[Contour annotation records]
■ ■ ■ ■ ■

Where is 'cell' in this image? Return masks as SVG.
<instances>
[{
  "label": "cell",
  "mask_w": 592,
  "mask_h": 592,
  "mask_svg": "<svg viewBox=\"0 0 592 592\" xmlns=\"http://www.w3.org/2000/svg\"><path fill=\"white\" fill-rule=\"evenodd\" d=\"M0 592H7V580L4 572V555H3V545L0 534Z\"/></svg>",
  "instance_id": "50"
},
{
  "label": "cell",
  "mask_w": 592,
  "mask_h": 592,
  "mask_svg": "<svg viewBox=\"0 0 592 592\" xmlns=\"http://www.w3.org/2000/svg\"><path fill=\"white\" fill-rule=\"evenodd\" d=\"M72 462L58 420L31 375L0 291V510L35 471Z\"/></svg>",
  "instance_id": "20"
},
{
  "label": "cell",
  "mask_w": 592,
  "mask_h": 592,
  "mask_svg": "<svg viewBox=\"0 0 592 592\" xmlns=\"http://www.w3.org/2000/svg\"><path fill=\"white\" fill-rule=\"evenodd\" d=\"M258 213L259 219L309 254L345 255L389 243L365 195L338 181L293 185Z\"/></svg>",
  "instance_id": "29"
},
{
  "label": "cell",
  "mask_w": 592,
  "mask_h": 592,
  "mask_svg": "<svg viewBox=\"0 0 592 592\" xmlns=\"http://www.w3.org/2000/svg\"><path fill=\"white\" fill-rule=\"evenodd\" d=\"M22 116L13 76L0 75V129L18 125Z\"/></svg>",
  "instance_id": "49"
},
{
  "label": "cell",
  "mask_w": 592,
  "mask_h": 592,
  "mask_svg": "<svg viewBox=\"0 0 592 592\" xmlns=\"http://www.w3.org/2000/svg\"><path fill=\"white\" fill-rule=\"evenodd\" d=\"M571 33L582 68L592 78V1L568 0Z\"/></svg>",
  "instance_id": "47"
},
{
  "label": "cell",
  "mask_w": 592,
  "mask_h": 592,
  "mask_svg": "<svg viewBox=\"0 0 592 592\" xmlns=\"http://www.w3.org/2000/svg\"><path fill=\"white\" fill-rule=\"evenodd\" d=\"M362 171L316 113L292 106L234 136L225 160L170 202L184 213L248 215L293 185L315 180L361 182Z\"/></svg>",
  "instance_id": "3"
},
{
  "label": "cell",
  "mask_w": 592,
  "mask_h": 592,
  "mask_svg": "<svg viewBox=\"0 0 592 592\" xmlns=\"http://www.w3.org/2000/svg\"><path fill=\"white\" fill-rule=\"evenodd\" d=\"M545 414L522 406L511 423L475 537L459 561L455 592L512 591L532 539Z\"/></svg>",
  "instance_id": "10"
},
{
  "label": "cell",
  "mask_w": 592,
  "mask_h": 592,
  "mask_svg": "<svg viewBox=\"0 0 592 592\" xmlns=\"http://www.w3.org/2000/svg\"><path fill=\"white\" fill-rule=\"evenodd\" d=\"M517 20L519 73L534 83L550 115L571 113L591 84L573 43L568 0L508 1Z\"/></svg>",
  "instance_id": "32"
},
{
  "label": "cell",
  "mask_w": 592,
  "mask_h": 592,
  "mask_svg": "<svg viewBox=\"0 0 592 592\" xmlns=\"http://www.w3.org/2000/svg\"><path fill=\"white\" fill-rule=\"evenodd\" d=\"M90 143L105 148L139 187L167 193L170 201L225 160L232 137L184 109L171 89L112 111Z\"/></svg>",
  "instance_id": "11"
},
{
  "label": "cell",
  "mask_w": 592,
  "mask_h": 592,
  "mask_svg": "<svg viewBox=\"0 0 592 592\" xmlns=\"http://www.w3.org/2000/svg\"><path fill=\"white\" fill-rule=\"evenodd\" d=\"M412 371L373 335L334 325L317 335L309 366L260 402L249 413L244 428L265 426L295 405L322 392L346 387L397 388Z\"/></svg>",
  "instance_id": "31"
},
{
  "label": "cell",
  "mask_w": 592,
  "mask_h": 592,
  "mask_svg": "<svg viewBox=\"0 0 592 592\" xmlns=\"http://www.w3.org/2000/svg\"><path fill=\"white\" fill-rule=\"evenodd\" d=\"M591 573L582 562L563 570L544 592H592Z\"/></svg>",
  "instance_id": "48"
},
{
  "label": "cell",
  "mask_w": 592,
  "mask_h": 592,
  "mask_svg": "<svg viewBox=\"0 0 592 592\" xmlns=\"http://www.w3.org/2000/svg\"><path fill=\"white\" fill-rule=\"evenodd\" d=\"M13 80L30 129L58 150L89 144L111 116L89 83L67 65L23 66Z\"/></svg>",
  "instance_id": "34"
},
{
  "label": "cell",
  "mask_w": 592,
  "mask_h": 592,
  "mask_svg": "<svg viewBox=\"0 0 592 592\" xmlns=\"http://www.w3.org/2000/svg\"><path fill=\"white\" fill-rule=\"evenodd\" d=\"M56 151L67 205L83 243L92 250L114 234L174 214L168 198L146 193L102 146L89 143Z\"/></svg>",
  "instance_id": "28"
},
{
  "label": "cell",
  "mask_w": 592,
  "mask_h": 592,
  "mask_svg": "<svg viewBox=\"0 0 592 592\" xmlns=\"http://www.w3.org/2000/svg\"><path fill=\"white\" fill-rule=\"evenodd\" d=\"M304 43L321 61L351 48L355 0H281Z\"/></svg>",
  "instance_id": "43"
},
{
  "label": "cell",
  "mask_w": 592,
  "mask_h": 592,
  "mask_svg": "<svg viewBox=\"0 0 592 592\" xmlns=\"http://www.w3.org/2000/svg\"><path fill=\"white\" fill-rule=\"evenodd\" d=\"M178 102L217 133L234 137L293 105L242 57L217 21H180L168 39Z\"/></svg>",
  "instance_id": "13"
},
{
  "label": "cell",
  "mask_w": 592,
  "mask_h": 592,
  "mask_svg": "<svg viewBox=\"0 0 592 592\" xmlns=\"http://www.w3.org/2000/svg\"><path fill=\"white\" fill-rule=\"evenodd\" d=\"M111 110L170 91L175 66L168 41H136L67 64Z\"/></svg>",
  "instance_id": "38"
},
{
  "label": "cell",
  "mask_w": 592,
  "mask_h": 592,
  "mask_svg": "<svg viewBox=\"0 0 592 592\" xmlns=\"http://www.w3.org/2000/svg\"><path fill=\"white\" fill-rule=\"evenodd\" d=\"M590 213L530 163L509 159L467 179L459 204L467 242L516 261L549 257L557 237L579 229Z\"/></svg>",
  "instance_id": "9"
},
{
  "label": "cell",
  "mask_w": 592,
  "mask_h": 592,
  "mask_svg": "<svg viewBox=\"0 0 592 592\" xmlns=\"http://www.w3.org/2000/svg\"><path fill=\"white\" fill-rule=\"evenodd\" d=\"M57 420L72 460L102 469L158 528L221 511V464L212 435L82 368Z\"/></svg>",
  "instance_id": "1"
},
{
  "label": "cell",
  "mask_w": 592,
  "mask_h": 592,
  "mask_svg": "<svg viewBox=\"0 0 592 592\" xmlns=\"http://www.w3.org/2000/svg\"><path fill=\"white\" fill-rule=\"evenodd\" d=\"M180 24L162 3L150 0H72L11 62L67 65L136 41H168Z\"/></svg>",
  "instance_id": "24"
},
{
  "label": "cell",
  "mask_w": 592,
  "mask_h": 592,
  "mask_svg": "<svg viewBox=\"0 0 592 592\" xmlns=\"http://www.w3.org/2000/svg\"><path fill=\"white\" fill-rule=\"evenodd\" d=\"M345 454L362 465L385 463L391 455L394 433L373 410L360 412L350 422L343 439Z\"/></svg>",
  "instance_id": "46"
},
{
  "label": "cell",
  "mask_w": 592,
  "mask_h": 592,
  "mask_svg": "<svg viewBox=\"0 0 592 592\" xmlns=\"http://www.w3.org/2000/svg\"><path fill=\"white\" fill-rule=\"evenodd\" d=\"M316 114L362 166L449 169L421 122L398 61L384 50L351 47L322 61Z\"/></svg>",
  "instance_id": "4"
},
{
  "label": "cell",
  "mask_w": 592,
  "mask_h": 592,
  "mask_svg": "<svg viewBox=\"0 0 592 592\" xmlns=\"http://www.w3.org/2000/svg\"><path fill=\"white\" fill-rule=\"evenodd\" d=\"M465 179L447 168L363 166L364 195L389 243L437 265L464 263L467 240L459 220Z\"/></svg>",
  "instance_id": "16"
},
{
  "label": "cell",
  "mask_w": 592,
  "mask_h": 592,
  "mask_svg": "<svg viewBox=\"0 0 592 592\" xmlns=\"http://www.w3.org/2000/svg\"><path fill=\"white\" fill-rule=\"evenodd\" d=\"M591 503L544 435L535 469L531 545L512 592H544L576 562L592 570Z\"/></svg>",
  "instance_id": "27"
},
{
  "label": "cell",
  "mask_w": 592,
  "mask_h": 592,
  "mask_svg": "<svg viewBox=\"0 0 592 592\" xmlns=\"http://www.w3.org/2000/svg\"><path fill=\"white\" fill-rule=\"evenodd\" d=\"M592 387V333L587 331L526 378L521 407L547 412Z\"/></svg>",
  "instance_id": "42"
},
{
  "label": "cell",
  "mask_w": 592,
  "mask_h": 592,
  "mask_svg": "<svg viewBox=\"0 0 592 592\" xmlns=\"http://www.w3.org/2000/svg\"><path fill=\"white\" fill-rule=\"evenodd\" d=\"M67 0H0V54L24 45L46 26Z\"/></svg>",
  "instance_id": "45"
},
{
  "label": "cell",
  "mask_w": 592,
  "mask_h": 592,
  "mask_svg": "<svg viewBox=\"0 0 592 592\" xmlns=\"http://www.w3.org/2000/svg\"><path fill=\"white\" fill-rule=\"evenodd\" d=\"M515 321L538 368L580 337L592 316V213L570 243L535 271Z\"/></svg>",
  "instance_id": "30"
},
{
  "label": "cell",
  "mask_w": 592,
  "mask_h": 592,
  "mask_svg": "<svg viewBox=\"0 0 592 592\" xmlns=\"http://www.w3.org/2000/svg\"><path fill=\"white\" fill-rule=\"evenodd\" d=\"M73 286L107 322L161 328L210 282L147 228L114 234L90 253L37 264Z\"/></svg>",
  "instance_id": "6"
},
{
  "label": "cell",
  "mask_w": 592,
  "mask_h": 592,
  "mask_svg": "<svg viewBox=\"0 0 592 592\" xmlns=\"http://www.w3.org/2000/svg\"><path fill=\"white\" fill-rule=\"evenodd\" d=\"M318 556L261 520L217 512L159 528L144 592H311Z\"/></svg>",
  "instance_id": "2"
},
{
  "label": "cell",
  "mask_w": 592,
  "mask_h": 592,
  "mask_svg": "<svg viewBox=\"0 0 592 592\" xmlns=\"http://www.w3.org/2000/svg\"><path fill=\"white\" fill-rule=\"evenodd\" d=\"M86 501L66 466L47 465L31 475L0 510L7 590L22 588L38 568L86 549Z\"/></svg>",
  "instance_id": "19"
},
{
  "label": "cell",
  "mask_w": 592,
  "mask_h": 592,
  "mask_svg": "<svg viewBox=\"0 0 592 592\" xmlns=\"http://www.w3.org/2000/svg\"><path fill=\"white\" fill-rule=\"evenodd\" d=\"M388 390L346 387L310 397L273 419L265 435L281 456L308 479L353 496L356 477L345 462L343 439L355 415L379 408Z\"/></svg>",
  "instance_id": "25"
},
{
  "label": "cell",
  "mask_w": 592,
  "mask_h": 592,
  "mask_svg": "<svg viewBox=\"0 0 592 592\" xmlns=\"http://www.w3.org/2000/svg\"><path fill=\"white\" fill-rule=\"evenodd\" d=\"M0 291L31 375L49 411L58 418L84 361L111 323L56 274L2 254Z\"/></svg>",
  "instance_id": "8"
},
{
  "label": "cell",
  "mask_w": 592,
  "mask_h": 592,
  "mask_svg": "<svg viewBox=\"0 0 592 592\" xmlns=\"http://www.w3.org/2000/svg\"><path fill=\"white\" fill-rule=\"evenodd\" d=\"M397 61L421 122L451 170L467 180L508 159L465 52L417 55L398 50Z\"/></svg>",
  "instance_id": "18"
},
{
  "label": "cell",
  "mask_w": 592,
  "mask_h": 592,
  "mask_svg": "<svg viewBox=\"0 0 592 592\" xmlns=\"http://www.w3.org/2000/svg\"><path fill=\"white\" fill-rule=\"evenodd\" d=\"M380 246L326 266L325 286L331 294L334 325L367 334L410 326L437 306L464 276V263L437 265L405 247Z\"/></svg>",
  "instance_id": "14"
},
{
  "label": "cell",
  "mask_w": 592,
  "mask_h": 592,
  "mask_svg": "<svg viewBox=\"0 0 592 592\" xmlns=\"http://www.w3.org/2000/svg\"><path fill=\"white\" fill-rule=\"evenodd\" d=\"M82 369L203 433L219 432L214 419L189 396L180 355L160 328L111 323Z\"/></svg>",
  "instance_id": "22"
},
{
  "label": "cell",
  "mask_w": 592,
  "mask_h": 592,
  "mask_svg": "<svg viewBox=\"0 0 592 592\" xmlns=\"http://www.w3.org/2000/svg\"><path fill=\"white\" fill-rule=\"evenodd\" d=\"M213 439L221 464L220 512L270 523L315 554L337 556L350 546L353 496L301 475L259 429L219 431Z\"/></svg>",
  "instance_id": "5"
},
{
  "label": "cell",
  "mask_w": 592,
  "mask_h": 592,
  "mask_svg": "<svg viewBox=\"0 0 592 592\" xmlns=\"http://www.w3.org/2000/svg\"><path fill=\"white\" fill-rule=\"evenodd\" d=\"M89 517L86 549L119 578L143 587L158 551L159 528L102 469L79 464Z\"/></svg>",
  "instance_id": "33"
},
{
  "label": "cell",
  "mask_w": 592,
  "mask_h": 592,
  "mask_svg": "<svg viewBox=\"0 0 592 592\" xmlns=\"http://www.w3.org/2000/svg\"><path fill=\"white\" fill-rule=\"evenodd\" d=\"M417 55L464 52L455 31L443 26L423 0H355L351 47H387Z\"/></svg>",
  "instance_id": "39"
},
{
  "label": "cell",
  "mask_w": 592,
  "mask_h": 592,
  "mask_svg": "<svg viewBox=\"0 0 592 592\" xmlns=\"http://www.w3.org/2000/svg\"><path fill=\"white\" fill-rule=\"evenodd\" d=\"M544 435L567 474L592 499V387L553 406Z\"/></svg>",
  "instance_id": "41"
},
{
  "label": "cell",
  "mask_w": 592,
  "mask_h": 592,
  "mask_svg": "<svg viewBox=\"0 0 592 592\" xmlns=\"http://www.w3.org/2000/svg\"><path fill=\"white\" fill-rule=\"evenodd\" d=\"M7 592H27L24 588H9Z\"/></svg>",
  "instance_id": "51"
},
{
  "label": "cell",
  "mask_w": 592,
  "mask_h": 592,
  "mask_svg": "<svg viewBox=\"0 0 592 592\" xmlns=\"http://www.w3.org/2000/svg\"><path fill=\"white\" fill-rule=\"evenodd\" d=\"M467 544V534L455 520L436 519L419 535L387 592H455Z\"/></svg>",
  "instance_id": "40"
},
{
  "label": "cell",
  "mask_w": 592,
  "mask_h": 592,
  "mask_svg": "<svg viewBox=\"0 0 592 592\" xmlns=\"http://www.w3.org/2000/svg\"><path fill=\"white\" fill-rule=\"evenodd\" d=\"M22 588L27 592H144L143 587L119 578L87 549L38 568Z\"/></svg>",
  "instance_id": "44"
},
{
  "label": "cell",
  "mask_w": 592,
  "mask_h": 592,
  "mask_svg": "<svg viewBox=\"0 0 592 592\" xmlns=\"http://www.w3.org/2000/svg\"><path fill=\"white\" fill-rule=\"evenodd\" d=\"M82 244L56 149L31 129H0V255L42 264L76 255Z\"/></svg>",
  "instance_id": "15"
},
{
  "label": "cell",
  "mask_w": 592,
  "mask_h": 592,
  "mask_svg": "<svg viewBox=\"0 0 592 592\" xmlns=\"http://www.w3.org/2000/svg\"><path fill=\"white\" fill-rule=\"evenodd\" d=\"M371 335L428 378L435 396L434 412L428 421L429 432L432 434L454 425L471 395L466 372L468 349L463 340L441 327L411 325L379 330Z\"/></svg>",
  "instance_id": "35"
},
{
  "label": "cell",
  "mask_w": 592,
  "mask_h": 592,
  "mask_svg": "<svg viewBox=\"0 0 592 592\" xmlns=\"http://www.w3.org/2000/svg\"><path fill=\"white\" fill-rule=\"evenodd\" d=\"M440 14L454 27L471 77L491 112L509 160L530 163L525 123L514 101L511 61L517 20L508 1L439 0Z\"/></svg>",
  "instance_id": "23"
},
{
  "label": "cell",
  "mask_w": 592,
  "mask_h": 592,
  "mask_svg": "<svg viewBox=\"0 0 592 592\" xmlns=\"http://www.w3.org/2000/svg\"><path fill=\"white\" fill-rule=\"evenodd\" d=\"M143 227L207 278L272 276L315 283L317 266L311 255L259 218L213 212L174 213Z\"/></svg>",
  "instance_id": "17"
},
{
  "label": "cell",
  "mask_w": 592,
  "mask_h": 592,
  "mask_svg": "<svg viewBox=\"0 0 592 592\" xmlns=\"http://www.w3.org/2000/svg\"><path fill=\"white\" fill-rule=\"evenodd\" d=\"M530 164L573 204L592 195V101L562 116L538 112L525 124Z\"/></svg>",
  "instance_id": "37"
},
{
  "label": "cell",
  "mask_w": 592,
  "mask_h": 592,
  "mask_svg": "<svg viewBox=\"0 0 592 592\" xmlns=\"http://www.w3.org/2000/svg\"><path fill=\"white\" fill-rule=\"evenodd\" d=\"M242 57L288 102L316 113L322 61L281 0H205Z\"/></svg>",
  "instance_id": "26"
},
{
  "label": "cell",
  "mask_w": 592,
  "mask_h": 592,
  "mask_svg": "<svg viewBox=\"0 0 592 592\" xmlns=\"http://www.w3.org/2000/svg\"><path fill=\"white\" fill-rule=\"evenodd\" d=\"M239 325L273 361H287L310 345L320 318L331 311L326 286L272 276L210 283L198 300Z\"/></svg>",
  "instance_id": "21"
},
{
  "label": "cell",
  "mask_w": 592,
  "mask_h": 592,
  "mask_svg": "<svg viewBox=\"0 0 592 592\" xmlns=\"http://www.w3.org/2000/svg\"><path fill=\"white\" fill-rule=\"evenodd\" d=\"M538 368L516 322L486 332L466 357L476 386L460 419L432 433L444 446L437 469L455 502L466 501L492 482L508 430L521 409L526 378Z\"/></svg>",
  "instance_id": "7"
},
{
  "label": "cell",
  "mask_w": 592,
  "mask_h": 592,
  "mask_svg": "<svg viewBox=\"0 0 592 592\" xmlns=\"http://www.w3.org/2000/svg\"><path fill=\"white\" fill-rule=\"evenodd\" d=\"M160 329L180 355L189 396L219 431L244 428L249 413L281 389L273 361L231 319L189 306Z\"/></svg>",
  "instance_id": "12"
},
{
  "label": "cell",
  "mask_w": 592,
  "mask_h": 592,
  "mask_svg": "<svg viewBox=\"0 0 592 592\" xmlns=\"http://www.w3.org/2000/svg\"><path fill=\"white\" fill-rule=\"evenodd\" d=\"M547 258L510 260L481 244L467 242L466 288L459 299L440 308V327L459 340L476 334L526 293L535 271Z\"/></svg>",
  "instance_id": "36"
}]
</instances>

■ ■ ■ ■ ■

Convert the lines above, from the first one through the line containing "116L13 76L0 75V129L18", into a JSON list of strings with one string per line, leaving out blank lines.

[
  "Where is 'cell' in this image? Return masks as SVG.",
  "<instances>",
  "[{",
  "  \"label\": \"cell\",",
  "  \"mask_w\": 592,",
  "  \"mask_h\": 592,",
  "  \"mask_svg\": \"<svg viewBox=\\\"0 0 592 592\\\" xmlns=\\\"http://www.w3.org/2000/svg\\\"><path fill=\\\"white\\\" fill-rule=\\\"evenodd\\\" d=\\\"M0 592H7V580L4 572V555H3V545L0 534Z\\\"/></svg>\",",
  "  \"instance_id\": \"50\"",
  "},",
  "{",
  "  \"label\": \"cell\",",
  "  \"mask_w\": 592,",
  "  \"mask_h\": 592,",
  "  \"mask_svg\": \"<svg viewBox=\\\"0 0 592 592\\\" xmlns=\\\"http://www.w3.org/2000/svg\\\"><path fill=\\\"white\\\" fill-rule=\\\"evenodd\\\" d=\\\"M72 462L58 420L31 375L0 291V510L35 471Z\\\"/></svg>\",",
  "  \"instance_id\": \"20\"",
  "},",
  "{",
  "  \"label\": \"cell\",",
  "  \"mask_w\": 592,",
  "  \"mask_h\": 592,",
  "  \"mask_svg\": \"<svg viewBox=\\\"0 0 592 592\\\" xmlns=\\\"http://www.w3.org/2000/svg\\\"><path fill=\\\"white\\\" fill-rule=\\\"evenodd\\\" d=\\\"M258 213L259 219L309 254L345 255L389 243L365 195L338 181L293 185Z\\\"/></svg>\",",
  "  \"instance_id\": \"29\"",
  "},",
  "{",
  "  \"label\": \"cell\",",
  "  \"mask_w\": 592,",
  "  \"mask_h\": 592,",
  "  \"mask_svg\": \"<svg viewBox=\\\"0 0 592 592\\\" xmlns=\\\"http://www.w3.org/2000/svg\\\"><path fill=\\\"white\\\" fill-rule=\\\"evenodd\\\" d=\\\"M22 116L13 76L0 75V129L18 125Z\\\"/></svg>\","
]